Тане показалось, она сама упадет сейчас под этот мерный говор на пол, и непонятно, что станет делать. В крике забьется, может.
Все, что было ее прошлым, вдруг прорвалось в настоящее, стеснило сердце. Невозможно было с этим жить.
– Кто за ней ухаживает, баба Гаша? – не отрывая взгляда от лица матери, спросила Таня.
– Я, больше некому. Да какой уход? Не ест, не пьет, никакого и ухода не надо. Не жилица она, Таня, – повторила баба Гаша. – Вот-вот помрет. Ты приехала, и слава богу. Я ведь брату Надькиному на Дальний Восток позвонила, телефон у нее записан был. Мать ее, бабка твоя, живая еще, знаешь? При нем живет, при сыне своем, значит. Как уехала тридцать лет назад, так и живет. А дед твой помер. Это он мне сказал, Надькин брат, дядька твой, как его, забыла имя. Не приедем, сказал, дорого. Да и чего им ехать? Они и не помнят уже, есть ли она, нет ли. Как рассорились когда-то, так и нету меж ними мира, уж такие люди, ничего не поделаешь, и мать твоя такая была, сама знаешь…
Если бы Таня могла, то заткнула бы уши, чтобы не слышать ни слова. Но не могла она этого сделать, и слова вливались ей в мозг, как расплавленный свинец в горло казнимому.
– Надо ее помыть, – сказала она. – Есть вода или принести?
– Есть, есть, – сказала баба Гаша. – Теплая тоже есть. С вечера запасаю, грею. – И с недоверием спросила: – Правда мыть станешь?
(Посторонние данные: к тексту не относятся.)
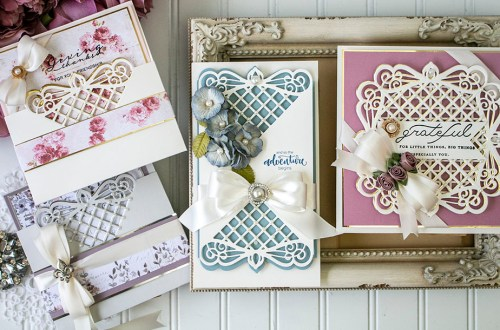 Spellbinders September 2020 Amazing Paper Grace Die of the Month is Here – Lattice Quadrante #Spellbinders #NeverStopMaking #AmazingPaperGrace #Cardmaking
Таня не ответила – сняла плащ, положила на свой топчан, вернулась к тому, на котором лежала мать, откинула одеяло… И тут что-то хлюпнуло у матери в груди, рот закрылся, потом открылся снова…
Воздух судорожно вырывался у нее из горла. Таня присела на корточки у топчана, взяла мать за руку. Холодная рука стала мокрой прямо у нее в руке.
– Отходит, – проговорила баба Гаша. – Помоги, Господи, поскорее ей, грешной, преставиться.
– Перестаньте! – воскликнула Таня. – Зачем вы… так?!
Теснота в сердце стала совсем невыносимой – и вдруг лопнула, взорвалась… И слезы, горячие, жгучие, хлынули из этой тесноты сплошным потоком.
– Всё, – сказала баба Гаша. – Прибрал Господь.
– А это что в лесу такое белое, Иван Николаевич? Вон те кусты, и вон там тоже.